A warlord who led the Congolese Revolutionary Army, dubbed the M23 rebels, is to face the highest number of charges that the International Criminal Court (ICC) has levelled in its history. Bosco Ntaganda, nicknamed the Terminator, is accused of 18 war crimes and crimes against humanity, including murder, rape, sexual slavery, pillaging and conscripting child soldiers.

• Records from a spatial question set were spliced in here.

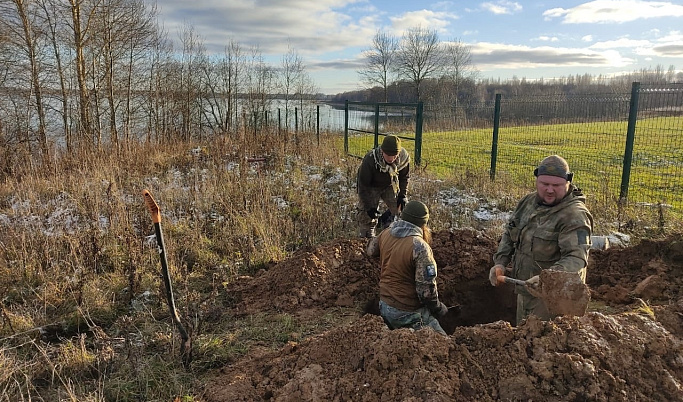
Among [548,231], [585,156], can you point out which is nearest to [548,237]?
[548,231]

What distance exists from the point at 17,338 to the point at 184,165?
8.48 m

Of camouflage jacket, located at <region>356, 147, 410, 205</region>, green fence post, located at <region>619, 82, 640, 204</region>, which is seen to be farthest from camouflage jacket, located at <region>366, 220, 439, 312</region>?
green fence post, located at <region>619, 82, 640, 204</region>

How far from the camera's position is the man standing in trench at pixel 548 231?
295 cm

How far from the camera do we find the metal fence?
758 centimetres

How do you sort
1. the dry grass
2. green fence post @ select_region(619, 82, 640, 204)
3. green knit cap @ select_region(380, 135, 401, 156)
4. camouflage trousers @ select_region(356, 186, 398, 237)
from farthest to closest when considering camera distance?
green fence post @ select_region(619, 82, 640, 204) < camouflage trousers @ select_region(356, 186, 398, 237) < green knit cap @ select_region(380, 135, 401, 156) < the dry grass

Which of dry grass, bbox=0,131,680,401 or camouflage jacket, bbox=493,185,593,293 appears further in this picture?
dry grass, bbox=0,131,680,401

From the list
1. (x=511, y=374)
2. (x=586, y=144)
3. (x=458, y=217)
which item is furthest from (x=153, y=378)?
(x=586, y=144)

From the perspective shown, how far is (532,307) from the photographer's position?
10.8ft

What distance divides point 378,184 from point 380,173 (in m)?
0.20

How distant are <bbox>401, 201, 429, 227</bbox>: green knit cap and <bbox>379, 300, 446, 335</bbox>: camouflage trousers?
75 cm

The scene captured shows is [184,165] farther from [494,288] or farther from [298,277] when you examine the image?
[494,288]

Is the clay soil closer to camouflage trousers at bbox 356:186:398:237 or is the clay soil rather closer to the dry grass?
the dry grass

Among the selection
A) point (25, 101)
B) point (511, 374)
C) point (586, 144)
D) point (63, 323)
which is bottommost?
point (63, 323)

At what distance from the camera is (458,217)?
6930mm
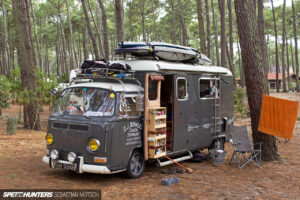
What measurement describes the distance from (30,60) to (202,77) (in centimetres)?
727

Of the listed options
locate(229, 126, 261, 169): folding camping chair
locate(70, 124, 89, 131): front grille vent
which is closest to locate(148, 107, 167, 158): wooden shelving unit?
locate(70, 124, 89, 131): front grille vent

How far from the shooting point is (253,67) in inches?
350

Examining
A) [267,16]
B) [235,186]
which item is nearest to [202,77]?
[235,186]

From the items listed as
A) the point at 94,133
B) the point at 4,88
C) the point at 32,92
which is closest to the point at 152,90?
the point at 94,133

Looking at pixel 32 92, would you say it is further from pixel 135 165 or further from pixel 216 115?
pixel 216 115

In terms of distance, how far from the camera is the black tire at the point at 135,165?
22.5 feet

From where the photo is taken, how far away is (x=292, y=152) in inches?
396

No one has been charged with so many crimes in the ICC's 21-case history, which includes trials of other Congolese warlords and politicians.
Ntaganda helped to run a series of rebel armies in the east of the Democratic Republic of the Congo until he gave himself up by walking up to the gates of the US Embassy in neighbouring Rwanda in March 2013. It is still not clear what prompted him to surrender.
The charges confirmed against him yesterday date from the war in the Ituri province in the north-east of Congo that raged between 2002 and 2003, when Ntaganda was the deputy chief of staff of a rebel army called the Patriotic Forces for the Liberation of Congo.
As many as 60,000 people died and hundreds of thousands were forced to flee their homes during fighting between the Hema and the Lendu ethnic groups over territory rich in gold.
Ntaganda came to greater prominence more recently when he took over from Laurent Nkunda to lead other eastern Congolese rebellions, most recently as head of the M23 that occupied the region's largest city, Goma, in November 2012.